To find the value of cos(A-B)/2, we need to use the cosine addition or subtraction formula. The formula states that:
cos(A - B) = cos(A) * cos(B) + sin(A) * sin(B)
Let's break down the steps:
1. Determine sin(A):
To find sin(A), we can use the Pythagorean identity: sin^2(A) + cos^2(A) = 1.
Since we know that cos(A) = 3/5, we can substitute it into the equation and solve for sin(A):
sin^2(A) + (3/5)^2 = 1
sin^2(A) + 9/25 = 1
sin^2(A) = 1 - 9/25
sin^2(A) = 16/25
Taking the square root of both sides, we get:
sin(A) = 4/5
2. Determine sin(B):
Similar to the previous step, we can find sin(B) using the Pythagorean identity.
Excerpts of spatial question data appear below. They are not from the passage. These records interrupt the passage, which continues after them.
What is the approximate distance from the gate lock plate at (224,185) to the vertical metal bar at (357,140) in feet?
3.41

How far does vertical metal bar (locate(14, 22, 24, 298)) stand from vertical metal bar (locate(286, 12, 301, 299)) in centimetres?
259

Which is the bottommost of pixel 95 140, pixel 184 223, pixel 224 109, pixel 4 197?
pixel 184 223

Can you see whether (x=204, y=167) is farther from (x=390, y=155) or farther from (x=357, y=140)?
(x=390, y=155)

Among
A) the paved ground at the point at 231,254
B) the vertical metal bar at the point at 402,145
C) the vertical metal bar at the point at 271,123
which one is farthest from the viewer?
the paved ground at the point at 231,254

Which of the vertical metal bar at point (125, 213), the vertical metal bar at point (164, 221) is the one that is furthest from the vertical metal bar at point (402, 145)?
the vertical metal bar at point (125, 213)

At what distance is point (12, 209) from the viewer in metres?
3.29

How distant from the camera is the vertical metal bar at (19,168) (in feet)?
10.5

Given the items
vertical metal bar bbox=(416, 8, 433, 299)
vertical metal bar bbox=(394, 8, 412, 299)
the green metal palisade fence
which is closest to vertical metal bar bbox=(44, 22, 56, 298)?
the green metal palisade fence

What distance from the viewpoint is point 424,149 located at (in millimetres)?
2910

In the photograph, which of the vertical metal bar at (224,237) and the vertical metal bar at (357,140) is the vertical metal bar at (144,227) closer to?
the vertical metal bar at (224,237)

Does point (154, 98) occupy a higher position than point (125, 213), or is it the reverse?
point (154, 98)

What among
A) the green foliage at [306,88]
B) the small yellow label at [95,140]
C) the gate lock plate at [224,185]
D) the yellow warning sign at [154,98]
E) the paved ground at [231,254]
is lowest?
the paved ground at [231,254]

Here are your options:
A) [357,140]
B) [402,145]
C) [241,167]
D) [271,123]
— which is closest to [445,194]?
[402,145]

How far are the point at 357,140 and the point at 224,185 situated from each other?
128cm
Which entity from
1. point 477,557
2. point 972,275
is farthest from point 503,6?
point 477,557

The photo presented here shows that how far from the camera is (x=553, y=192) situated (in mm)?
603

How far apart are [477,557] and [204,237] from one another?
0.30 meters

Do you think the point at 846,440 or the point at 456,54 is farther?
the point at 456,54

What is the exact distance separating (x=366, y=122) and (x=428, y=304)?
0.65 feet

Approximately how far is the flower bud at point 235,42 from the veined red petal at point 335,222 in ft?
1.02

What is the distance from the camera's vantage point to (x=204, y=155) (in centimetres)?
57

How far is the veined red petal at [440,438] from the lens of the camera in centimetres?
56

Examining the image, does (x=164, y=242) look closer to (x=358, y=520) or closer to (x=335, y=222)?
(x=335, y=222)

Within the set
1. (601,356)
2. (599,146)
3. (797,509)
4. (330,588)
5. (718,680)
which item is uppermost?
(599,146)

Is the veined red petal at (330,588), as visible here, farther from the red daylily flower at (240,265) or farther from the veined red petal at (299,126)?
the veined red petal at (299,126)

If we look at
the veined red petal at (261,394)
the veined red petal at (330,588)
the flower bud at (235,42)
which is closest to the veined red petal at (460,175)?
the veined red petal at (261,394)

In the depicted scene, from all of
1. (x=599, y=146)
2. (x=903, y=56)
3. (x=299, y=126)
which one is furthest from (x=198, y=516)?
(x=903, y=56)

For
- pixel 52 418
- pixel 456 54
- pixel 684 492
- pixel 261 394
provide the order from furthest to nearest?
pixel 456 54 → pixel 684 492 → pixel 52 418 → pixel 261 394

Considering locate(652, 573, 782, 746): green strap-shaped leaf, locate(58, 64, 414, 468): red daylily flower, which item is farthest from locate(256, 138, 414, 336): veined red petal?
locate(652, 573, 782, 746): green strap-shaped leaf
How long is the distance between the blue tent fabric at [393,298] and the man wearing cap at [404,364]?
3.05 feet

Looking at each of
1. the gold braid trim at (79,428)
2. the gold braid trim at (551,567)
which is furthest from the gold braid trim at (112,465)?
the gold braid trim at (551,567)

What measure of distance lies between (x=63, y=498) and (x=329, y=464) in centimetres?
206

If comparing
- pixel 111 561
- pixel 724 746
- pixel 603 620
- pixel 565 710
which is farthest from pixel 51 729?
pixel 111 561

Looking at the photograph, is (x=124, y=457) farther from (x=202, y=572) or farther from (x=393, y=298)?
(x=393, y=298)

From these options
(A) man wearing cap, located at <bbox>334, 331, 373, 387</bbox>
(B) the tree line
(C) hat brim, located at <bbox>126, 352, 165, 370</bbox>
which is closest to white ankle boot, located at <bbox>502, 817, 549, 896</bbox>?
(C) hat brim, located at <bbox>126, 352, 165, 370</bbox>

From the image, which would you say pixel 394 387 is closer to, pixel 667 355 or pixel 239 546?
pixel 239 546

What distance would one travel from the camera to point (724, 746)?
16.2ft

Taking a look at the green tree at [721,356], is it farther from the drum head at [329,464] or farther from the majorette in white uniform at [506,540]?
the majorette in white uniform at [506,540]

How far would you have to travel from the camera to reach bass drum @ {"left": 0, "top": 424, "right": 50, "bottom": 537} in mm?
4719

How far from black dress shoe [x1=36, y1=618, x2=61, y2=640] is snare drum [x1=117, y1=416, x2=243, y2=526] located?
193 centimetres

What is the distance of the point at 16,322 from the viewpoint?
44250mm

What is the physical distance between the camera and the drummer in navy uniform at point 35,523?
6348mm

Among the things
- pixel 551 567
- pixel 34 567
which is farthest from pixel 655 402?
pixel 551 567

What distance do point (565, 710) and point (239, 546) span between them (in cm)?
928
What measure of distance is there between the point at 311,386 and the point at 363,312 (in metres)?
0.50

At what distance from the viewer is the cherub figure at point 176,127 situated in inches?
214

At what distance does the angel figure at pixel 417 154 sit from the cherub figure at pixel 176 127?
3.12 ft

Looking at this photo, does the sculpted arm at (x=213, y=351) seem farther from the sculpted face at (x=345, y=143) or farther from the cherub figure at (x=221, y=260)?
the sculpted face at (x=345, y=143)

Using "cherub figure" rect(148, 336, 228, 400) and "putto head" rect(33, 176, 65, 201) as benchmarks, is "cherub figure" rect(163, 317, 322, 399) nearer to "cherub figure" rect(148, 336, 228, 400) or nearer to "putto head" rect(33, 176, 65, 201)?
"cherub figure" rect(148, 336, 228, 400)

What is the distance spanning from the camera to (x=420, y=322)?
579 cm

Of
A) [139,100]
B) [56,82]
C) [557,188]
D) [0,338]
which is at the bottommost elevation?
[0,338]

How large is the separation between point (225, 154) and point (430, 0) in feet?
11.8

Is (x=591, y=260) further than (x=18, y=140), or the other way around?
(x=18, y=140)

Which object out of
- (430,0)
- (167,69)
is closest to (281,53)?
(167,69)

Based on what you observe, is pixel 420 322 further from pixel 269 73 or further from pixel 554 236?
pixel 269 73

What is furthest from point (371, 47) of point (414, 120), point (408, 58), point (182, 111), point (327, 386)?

Since cos(B) = 4/5, we have:
sin^2(B) + (4/5)^2 = 1
sin^2(B) + 16/25 = 1
sin^2(B) = 1 - 16/25
sin^2(B) = 9/25
Taking the square root, we get:
sin(B) = 3/5
3. Plug the values into the cosine addition formula:
cos(A - B) = cos(A) * cos(B) + sin(A) * sin(B)
cos(A - B) = (3/5) * (4/5) + (4/5) * (3/5)
cos(A - B) = 12/25 + 12/25
cos(A - B) = 24/25
4. Finally, find cos(A - B)/2:
cos(A - B)/2 = (24/25)/2
cos(A - B)/2 = 24/50
cos(A - B)/2 = 12/25
Therefore, the value of cos(A - B)/2 is 12/25.